聞く子の約束
第14章 忘れられない瞬間
僕には女子の部屋に入ったら、押し倒すまでの方程式があった。部屋を見渡し、男の痕跡があれば、彼氏がいることを理解しているというアピールで、
「彼氏はよく来るの?」
と敢えて聞く。
「時々」とか「まあまあ」とか
曖昧な返答が多いが、そんな答えはどうでもいい。
「なのに、僕を入れても大丈夫?」
と、ちょっと心配そうに聞くと、言い訳をする娘も多いけど、大概の女子は、
「まあいいかと思って」
と答える。そう答えるまで、質問で誘導する。
「いいか。てことは、いいんだよね」
で、抱きしめる。
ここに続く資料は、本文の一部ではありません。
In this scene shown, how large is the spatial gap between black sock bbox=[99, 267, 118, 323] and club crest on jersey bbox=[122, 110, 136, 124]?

これでもう逃げられない。
キクちゃんにこの作戦を実行していいのかどうか、ギリギリまで考えていた。でもどう考えても、この時のキクちゃんは僕を受け入れていた。こんな深夜のプライベート空間に二人きりで、これから考えられる展開は、露骨な表現だがベッドイン以外あり得ない。
(でも、キクちゃんに対してそんなことは・・・)
僕は迷ったが、腹を決めるしかなかった。
彼女がキッチンでラーメンを探すと、1個しかなかった。それを二人で分けて食べる事にした。僕はどんぶりも一つしかない事に気付いて、やはりこの疑問が。
「キクちゃん、今彼氏いないの?」
「どうでしょうねぇ」
と、お湯を沸かしながら、ニヤニヤとうれしそうに答えた。
彼女はまったく動揺した様子を見せなかったので、この時感じていた『いない』という僕の予想はハズレているかもしれないと思った。